Search code examples
sqlsql-serverstring-agg

STRING_AGG() with duplicated values


I've found a lot of questions in here but none seems to resolve it. I do want to retrieve unique values with STRING_AGG() in SQL Server without using the keyword WITH.

This is my query:

SELECT DISTINCT 
    bld.Code AS building_code, 
    -- CONCAT(bld.Name, ' - via ', dir.Name) AS building_name,
    STRING_AGG(CAST(buildings.evaluation AS NVARCHAR(MAX)), ', ') AS [data] 
FROM
    Dealer de 
INNER JOIN 
    Road ro ON de.ID = ro.Dealer_ID  
INNER JOIN 
    Direction dir ON ro.ID = dir.Road_ID  
INNER JOIN 
    Building bld ON dir.ID = bld.Direction_ID  
INNER JOIN 
    BuildingType bt ON bld.BuildingType_ID = bt.ID  
INNER JOIN 
    StructuralUnit su ON bld.ID = su.Building_ID  
INNER JOIN 
    Span sp ON su.ID = sp.StructuralUnit_ID  
INNER JOIN 
    UnitElement ue ON sp.ID = ue.Span_ID  
INNER JOIN 
    (SELECT DISTINCT TOP 8 
         bld.Code AS building_code, 
         CONCAT(bld.Name, ' - via ', dir.Name) AS building_name,            
         dir.Name AS direction, 
         ROUND(AVG(ins.Evaluation), 2) AS evaluation, 
         YEAR(ig.Date) AS year      
     FROM  
         Building bld   
     INNER JOIN 
         Direction dir ON bld.Direction_ID = dir.ID     
     INNER JOIN 
         Road ro ON dir.Road_ID = ro.ID     
     INNER JOIN 
         Dealer de ON ro.Dealer_ID = de.ID  
     INNER JOIN 
         StructuralUnit su ON bld.ID = su.Building_ID   
     INNER JOIN 
         Span sp ON su.ID = sp.StructuralUnit_ID    
     INNER JOIN 
         UnitElement ue ON sp.ID = ue.Span_ID   
     INNER JOIN 
         Inspection ins ON ue.ID = ins.UnitElement_ID   
     INNER JOIN 
         InspectionGroup ig ON ig.ID = ins.InspectionGroup_ID   
     WHERE 
         ue.Status = 3      
         AND de.ID = 1      
         AND YEAR(ig.Date) IN (2021, 2020, 2019, 2018)      
         AND ig.InspectionTypeModel_ID <> 3     
     GROUP BY 
         bld.Code, bld.Name, dir.Name, YEAR(ig.Date)    
    ORDER BY 
         bld.Code, YEAR(ig.Date)) buildings ON buildings.building_code = bld.Code 
WHERE 
    ue.Status = 3   
    AND de.ID = 1  
GROUP BY 
    bld.Code --, bld.Name, dir.Name 
ORDER BY 
    bld.Code

The subquery (the one with the ROUND(AVG(ins.Evaluation), 2) AS evaluation) produces the correct distinct values:

enter image description here

But the full query doesn't work the way I though (with the DISTINCT and GROUP BY I though values would be unique, just 4 per row)

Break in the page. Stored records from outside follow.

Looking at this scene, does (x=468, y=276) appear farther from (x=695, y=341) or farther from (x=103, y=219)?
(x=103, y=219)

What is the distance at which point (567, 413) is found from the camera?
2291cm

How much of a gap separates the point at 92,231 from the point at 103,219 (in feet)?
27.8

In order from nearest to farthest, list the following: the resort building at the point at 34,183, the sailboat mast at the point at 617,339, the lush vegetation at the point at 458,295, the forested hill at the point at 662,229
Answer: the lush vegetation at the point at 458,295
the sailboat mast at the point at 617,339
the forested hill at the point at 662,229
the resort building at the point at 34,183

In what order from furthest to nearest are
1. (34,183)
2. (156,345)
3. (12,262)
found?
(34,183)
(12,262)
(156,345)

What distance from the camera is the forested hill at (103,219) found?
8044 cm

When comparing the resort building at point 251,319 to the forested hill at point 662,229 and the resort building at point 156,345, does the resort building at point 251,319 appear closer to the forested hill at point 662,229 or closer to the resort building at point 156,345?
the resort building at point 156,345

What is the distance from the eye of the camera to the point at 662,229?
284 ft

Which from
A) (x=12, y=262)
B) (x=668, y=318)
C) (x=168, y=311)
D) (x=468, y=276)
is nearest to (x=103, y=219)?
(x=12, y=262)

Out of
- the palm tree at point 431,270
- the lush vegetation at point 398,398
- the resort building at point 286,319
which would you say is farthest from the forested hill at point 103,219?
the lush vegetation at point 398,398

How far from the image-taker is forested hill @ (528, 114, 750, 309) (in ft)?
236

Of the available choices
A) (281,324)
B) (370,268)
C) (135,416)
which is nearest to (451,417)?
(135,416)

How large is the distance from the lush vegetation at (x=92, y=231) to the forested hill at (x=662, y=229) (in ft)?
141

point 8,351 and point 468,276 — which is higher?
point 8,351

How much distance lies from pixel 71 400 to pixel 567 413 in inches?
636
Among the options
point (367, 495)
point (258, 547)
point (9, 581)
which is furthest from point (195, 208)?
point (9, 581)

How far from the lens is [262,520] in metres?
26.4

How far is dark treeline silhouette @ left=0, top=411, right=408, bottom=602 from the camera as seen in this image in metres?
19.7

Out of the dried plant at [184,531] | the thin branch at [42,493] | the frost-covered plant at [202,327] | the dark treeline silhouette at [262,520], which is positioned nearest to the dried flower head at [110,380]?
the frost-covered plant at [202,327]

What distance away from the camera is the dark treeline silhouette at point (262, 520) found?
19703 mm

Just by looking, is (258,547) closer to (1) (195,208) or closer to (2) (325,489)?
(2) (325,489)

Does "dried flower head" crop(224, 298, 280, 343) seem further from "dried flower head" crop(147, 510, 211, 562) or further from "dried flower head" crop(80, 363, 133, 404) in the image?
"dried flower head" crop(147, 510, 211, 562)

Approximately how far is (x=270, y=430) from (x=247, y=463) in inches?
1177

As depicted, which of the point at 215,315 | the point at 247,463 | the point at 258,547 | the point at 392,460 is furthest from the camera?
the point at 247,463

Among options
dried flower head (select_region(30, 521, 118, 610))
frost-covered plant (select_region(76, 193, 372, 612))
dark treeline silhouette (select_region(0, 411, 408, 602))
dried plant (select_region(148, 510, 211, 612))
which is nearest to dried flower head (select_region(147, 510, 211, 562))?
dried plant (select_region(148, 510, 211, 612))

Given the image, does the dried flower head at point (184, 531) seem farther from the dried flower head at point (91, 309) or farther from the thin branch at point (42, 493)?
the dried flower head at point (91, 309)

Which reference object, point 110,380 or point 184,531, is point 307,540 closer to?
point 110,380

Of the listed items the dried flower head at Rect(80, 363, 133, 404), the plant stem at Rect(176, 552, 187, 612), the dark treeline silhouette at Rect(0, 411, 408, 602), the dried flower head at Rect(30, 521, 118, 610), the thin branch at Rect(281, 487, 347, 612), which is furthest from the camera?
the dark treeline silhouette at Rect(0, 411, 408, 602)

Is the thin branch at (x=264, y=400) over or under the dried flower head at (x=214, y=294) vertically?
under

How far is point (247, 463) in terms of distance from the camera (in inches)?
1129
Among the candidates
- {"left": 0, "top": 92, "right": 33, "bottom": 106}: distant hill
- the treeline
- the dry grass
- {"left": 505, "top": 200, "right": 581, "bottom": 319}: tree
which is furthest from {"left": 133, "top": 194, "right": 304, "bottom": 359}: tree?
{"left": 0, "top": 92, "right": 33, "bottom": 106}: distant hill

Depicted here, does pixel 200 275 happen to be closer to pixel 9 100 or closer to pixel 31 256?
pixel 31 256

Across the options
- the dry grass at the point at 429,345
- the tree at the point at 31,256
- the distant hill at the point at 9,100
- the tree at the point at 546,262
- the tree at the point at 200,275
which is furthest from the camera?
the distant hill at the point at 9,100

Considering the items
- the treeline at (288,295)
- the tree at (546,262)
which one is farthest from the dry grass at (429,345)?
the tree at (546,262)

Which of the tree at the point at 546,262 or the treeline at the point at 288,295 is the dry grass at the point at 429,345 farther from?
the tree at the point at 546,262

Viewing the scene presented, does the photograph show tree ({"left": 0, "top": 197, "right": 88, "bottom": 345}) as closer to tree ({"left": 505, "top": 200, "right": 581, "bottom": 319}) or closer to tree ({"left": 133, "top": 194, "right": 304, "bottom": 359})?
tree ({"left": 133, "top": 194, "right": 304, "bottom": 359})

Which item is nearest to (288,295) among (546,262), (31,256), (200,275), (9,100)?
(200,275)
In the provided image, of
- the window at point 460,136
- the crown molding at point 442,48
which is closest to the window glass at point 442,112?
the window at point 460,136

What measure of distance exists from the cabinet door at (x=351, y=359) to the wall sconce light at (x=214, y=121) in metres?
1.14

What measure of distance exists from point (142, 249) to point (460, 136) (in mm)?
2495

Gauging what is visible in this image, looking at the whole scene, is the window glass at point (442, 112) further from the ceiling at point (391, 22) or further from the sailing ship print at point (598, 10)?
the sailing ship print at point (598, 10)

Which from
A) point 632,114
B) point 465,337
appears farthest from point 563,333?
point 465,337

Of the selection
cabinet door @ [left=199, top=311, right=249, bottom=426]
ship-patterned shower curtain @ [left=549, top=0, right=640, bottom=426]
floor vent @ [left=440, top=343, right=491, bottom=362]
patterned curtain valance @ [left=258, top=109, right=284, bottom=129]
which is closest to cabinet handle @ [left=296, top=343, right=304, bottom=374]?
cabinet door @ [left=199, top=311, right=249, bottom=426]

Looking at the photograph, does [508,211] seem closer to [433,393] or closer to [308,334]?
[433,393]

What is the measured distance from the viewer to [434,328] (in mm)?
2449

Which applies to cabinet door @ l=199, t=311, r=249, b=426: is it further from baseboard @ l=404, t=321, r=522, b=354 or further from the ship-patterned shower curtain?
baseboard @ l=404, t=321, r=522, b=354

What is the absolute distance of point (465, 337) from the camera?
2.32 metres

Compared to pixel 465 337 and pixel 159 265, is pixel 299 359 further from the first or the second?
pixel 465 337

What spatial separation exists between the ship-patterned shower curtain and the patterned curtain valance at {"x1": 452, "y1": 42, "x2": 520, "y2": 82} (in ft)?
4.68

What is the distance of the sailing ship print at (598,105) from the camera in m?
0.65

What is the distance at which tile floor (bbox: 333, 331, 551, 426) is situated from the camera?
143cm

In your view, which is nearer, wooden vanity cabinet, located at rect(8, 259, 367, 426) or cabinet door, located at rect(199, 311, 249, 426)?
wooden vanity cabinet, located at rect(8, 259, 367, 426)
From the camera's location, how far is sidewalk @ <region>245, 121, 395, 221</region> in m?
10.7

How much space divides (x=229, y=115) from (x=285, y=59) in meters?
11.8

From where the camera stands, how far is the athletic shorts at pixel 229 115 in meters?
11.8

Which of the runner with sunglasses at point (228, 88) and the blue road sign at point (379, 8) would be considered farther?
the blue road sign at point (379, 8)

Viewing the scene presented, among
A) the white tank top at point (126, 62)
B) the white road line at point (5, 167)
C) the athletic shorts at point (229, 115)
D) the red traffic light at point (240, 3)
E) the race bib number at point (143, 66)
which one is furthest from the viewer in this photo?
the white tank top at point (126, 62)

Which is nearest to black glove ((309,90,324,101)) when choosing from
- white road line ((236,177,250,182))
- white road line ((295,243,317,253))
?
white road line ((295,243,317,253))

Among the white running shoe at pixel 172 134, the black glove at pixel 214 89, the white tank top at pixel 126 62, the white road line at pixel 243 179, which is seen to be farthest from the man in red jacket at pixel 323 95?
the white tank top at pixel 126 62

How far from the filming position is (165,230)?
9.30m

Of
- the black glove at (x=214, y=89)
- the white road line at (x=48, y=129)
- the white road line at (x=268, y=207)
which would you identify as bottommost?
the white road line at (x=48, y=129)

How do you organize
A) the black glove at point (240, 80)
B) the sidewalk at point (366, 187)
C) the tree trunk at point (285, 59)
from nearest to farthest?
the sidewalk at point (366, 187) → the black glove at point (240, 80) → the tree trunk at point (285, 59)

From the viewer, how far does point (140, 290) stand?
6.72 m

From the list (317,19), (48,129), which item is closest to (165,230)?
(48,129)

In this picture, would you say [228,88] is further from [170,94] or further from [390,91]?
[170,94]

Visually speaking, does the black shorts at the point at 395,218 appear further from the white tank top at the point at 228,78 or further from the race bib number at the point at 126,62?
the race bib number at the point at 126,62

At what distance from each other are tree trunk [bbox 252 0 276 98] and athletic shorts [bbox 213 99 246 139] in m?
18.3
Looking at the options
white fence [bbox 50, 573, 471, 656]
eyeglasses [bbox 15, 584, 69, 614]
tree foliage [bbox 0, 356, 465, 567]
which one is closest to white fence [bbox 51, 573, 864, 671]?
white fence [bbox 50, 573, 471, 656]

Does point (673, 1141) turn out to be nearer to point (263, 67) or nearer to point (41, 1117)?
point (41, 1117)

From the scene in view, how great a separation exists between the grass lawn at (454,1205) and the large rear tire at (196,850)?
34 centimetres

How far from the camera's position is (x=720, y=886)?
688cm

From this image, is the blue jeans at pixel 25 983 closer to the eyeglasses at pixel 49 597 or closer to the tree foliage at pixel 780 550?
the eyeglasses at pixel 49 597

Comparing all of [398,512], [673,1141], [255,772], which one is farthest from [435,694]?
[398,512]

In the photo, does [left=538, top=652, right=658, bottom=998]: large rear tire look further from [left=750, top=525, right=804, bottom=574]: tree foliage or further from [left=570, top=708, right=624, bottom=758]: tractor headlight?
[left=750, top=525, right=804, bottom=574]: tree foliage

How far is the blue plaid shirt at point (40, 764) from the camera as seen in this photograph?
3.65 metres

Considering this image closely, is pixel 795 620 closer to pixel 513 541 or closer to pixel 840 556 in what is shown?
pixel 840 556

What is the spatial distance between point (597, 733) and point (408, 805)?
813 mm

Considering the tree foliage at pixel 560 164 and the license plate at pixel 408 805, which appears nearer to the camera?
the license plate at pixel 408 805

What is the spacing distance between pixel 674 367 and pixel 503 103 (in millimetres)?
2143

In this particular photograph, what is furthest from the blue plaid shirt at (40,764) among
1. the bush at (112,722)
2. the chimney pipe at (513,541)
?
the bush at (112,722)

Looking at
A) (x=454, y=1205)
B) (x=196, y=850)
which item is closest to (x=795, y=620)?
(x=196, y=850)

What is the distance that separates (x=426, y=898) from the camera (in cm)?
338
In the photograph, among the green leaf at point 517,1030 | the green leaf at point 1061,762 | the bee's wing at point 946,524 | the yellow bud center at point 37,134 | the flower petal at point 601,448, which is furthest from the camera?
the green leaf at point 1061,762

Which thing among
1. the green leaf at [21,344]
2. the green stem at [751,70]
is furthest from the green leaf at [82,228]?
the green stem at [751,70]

enter image description here

My desired results would be like this (don't mind the 3 dots at the end, I just resized the screen to show you only 4 values, that's how it's supposed to be)

enter image description here

Any suggestion, without using WITH?


Solution

  • Your main issue is that you are cross joining to your subquery. Your subquery has 4 rows for each building code, but you are only joining on code, therefore for every row in your outer query, you are returning 4 extra rows because of the subquery. If your data varies this could go up to as many as 8 (because of the TOP 8 in the subquery, without this there's more or less no limit to the duplication).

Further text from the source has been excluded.